Stanziamento per abbattere le rette, oltre un milione destinato a Ferrara. L’assessore: aspettiamo ancora il bando. Asili convenzionati: ecco le strutture Fism che possono usufruire dei benefici

FERRARA. Un risparmio fino a mille euro per ogni figlio per le famiglie con Isee inferiore ai 26mila euro. È una prima stima degli effetti del finanziamento previsto dalla Regione Emilia Romagna per l’abbattimento delle rette degli asili nido comunali e convenzionati. Dei 18,2 milioni stanziati per il prossimo anno scolastico, a Ferrara spetterà un milione e centomila euro, a fonte di 1.742 bambini che frequentano i nidi pubblici e convenzionati.

Il bando. Le risorse saranno assegnate ai Comuni tramite un bando, con l’impegno di impiegarle esclusivamente per l’abbattimento delle rette. «Siamo ancora in attesa del bando, che dovrebbe uscire a giorni - interviene l’assessore comunale all’istruzione Dorota Kusiak - Il Comune di Ferrara coglierà senz’altro questa opportunità, ma dobbiamo prima conoscere i termini dell’avviso».

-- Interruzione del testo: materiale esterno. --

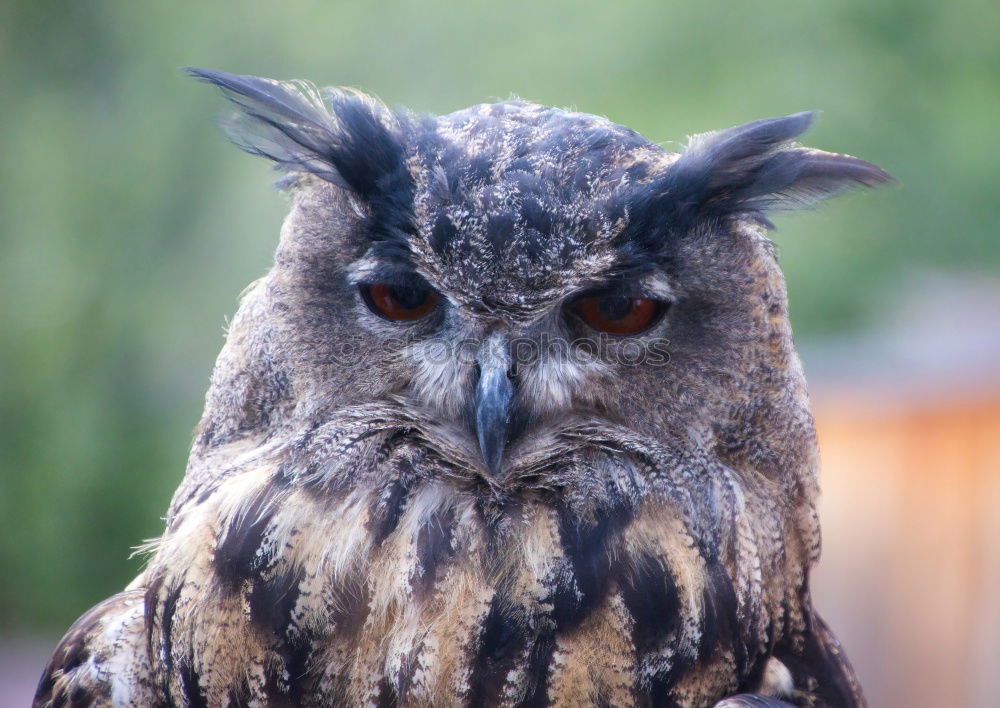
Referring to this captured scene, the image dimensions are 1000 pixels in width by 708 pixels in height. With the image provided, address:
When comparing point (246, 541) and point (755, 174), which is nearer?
point (246, 541)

Nel Comune di Ferrara si contano sulla punta delle dita le strutture escluse dai contributi perché né pubbliche, né convenzionate. «La fascia 0-3 anni è quasi tutta coperta - spiega il presidente del Fism (Federazione Italiana Scuole Materne) Bruno Missanelli - Questo grazie a un accordo sottoscritto l’anno scorso con l’amministrazione che per i prossimi tre anni ha incluso tra i nidi convenzionati tutte le strutture che fanno capo al Fism, anche se nessuna scuola ha posti in convenzione». Tra queste figurano la San Vincenzo, il Centro Educativo l’Arcobaleno, i Cif di via Isabella d’Este e il Carlo Lega, la Beata Beatrice II d’Este di Contrapò, la Fondazione Braghini Rossetti, la Nanetti di Francolino, la Ss. Vincenzo e Anastasio di Monestirolo, la Pedriali di Montalbano, la Don Dioli di Mizzana e la San Giacomo (esclusa la sezione Primavera 24-36 mesi).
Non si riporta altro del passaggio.